Publishers have different rules and regulations. They also make their datasets available in different formats, depending on the publisher.
Please remember that this is an emerging, fast-moving field, so information on this page may fall out of date rather quickly.
The information presented here was largely gathered by Colleen Major, Head of Electronic Resources Management: Operations and Analysis.
Adam Mathew
Primary sources in humanities and social sciences. (list of databases in Clio)
Adam Mathew allows for TDM via an API. Contact RDS.
American Chemical Society
Journals in chemistry.
ACS allows for fulltext TDM. Contact RDS.
BioOne
Non-profit scientific research.
BioOne allows for TDM. Contact RDS.
Cambridge University Press
Academic journals and books.
Cambridge University Press allows for TDM. Contact RDS.
EBSCOHost
Academic journals and other scholarly publications.
No TDM capabilities for full text databases.
Elsevier
Citation metadata for publications in health, physical, and social sciences.
Elsevier allows for TDM via an API Key tied to Columbia’s license.

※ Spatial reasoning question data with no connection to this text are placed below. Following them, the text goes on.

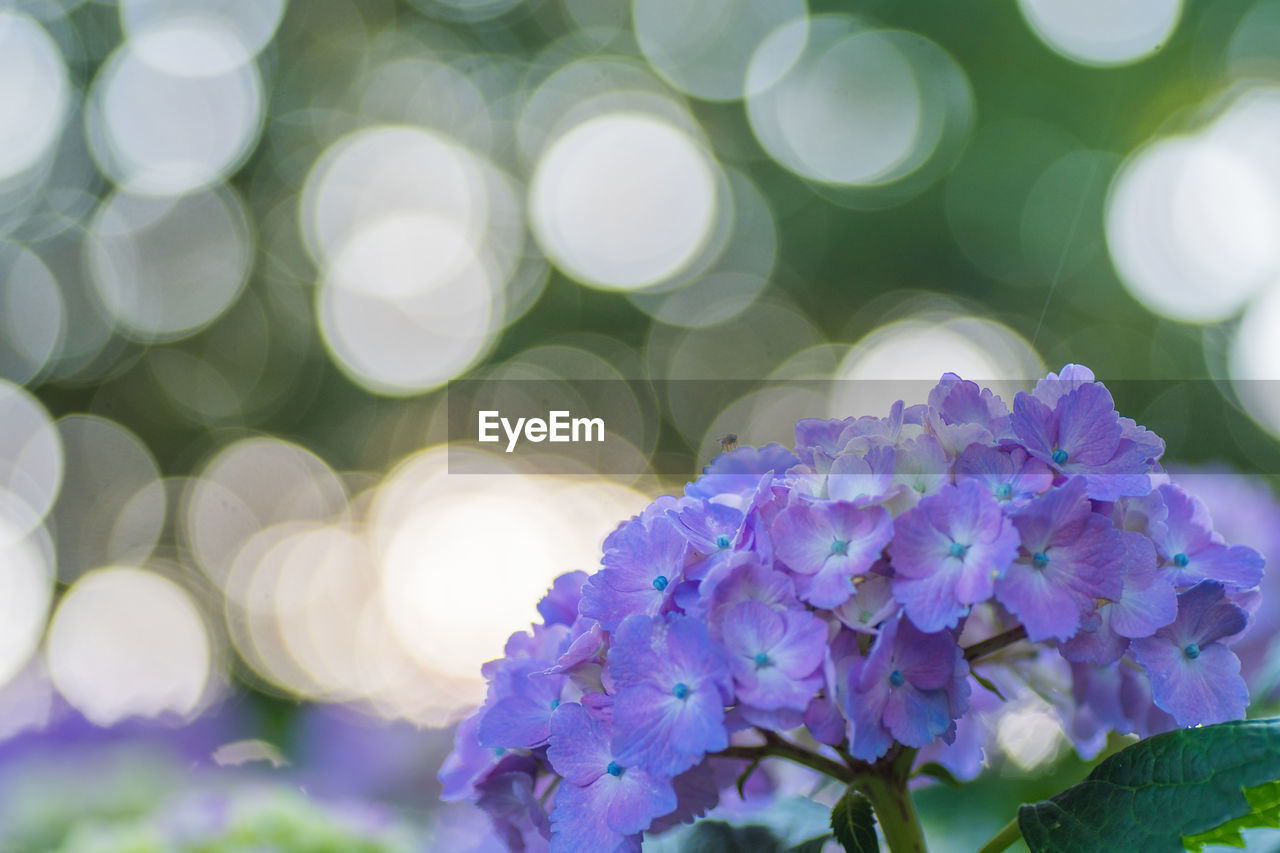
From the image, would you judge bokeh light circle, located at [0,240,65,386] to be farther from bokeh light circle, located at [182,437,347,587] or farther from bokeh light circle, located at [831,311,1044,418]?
bokeh light circle, located at [831,311,1044,418]

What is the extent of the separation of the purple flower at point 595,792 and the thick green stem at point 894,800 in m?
0.13

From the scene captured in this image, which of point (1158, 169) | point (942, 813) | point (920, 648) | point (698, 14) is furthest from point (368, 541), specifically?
point (920, 648)

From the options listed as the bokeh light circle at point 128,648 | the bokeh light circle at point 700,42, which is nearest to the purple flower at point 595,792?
the bokeh light circle at point 128,648

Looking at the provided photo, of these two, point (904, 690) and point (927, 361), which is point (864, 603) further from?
point (927, 361)

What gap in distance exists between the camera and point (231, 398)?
19.1 feet

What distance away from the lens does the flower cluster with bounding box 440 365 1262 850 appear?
0.54m

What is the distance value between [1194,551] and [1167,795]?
163 millimetres

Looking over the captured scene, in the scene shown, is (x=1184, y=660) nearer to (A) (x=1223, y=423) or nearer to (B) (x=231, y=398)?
(A) (x=1223, y=423)

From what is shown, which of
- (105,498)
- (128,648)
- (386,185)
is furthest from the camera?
(386,185)

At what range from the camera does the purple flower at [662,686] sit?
54 centimetres

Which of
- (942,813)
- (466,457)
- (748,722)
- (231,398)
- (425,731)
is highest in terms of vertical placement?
(748,722)

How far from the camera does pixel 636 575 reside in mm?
599

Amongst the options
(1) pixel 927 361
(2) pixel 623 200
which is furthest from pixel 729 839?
(2) pixel 623 200

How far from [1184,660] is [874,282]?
3.63 meters
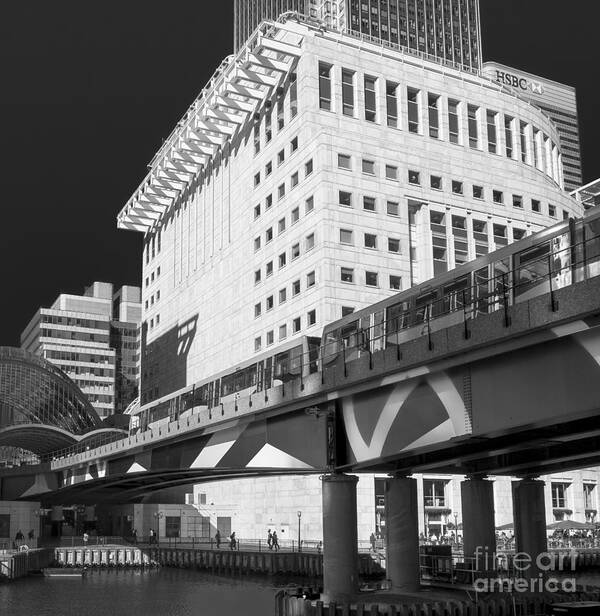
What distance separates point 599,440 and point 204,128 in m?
75.9

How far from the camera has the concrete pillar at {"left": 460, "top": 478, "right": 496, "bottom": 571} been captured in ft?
159

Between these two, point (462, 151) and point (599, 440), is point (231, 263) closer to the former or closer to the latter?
point (462, 151)

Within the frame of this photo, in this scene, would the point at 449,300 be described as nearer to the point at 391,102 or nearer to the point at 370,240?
Answer: the point at 370,240

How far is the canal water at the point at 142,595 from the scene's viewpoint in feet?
173

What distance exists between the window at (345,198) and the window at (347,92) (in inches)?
369

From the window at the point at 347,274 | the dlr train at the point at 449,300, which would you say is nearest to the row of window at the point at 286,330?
the window at the point at 347,274

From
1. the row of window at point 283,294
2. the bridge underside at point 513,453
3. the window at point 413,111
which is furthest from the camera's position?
the window at point 413,111

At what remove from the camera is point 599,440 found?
1672 inches

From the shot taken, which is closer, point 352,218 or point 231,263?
point 352,218

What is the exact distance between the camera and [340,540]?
1459 inches

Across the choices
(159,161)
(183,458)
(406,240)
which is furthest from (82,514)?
(183,458)

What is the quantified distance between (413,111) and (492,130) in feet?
35.4

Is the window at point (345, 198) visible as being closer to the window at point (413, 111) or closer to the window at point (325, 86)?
the window at point (325, 86)

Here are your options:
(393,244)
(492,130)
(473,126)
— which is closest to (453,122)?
(473,126)
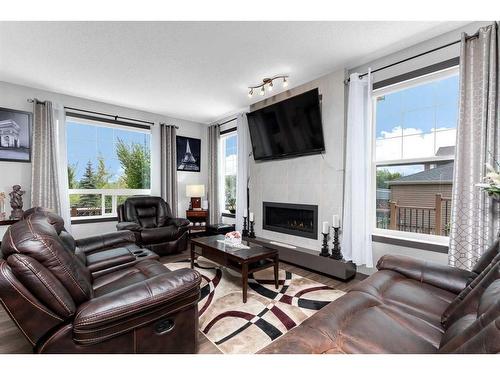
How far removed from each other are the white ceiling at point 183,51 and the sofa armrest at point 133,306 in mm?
2129

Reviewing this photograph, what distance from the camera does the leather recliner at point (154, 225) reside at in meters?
3.43

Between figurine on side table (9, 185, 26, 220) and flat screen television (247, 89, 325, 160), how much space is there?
3414 mm

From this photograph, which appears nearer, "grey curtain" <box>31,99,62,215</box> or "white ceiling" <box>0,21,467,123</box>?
"white ceiling" <box>0,21,467,123</box>

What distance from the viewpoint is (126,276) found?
1.82m

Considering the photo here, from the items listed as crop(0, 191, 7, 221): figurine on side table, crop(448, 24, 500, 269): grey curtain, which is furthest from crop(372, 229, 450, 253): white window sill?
crop(0, 191, 7, 221): figurine on side table

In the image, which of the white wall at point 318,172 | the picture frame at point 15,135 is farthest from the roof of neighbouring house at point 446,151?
the picture frame at point 15,135

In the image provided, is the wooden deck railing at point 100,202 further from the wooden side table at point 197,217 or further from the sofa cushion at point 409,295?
the sofa cushion at point 409,295

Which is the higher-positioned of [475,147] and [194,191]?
[475,147]

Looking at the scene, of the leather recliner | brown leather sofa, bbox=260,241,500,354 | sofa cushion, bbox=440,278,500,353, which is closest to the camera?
sofa cushion, bbox=440,278,500,353

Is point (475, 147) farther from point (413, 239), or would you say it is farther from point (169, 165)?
point (169, 165)

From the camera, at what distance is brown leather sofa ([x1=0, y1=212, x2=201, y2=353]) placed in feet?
3.37

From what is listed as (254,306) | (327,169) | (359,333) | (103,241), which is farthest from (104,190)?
(359,333)

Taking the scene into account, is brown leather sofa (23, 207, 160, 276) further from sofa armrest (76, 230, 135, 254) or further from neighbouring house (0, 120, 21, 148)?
neighbouring house (0, 120, 21, 148)

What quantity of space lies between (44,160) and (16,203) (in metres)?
0.68
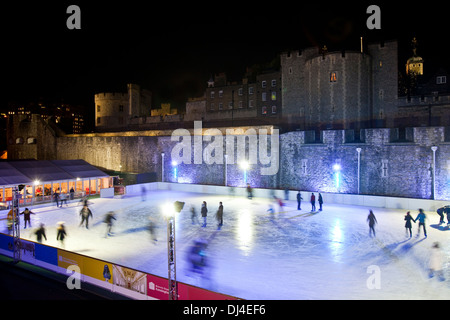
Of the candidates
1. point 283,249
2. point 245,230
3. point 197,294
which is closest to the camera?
point 197,294

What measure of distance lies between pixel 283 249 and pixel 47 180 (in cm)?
1671

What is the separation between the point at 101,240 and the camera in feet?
38.3

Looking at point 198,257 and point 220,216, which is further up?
point 220,216

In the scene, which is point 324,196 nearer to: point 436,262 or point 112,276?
point 436,262

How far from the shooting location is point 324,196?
63.7 feet

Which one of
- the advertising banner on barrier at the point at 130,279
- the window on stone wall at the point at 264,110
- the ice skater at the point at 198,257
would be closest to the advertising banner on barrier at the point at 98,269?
the advertising banner on barrier at the point at 130,279

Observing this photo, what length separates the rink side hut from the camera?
18875 mm

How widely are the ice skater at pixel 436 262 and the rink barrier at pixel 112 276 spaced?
19.6 feet

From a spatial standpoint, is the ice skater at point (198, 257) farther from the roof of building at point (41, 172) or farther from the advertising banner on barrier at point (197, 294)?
the roof of building at point (41, 172)

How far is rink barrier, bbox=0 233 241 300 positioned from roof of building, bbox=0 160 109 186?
11934mm

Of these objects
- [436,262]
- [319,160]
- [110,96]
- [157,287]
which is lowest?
[436,262]

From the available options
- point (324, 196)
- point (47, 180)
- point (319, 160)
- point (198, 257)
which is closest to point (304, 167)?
point (319, 160)

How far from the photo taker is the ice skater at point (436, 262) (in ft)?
27.8

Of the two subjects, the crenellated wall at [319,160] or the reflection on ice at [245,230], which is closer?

See Elsevier’s TDM policy and contact RDS with questions.
Gale
Newspapers, magazines, and religious, historical, and social scientific materials. (list of databases in Clio, search for primary sources)
Gale will share fulltext content for TDM with Columbia Libraries upon request. Contact RDS.
JSTOR
Journals and books in the humanities and social sciences.
JSTOR’s fulltext TDM is now supported by the Constellate platform. Contact RDS for details.
ProQuest
Newspapers, magazines, journals, and books in the humanities and social sciences. (list of databases in Clio)
ProQuest allows for fulltext TDM via ProQuest TDM Studio, a virtual environment. Contact RDS for details.
Oxford University Press
Journals and books in the humanities and social sciences.
OUP allows for TDM. Contact RDS.
SAGE
Journals and books in business, humanities, social sciences, science, technology, and medicine.
SAGE allows for TDM that follows their guidelines. They also have datasets available via Data Planet. Contact RDS with questions.
Springer Nature
Journals in science.
Springer Nature provides a limited API for TDM, but allows for fulltext TDM via an API key belonging to Columbia. Contact RDS.
Taylor & Francis
Scholarly journals.
Taylor and Francis allows for TDM. Contact RDS.
Web of Science
Citation metadata for articles in the sciences.
Web of Science allows for TDM via an API. Contact RDS with questions.
Wiley
Journals and books in science, technology, medicine, professional development, and higher education.
Wiley allows for fulltext TDM via an API. Contact RDS with questions.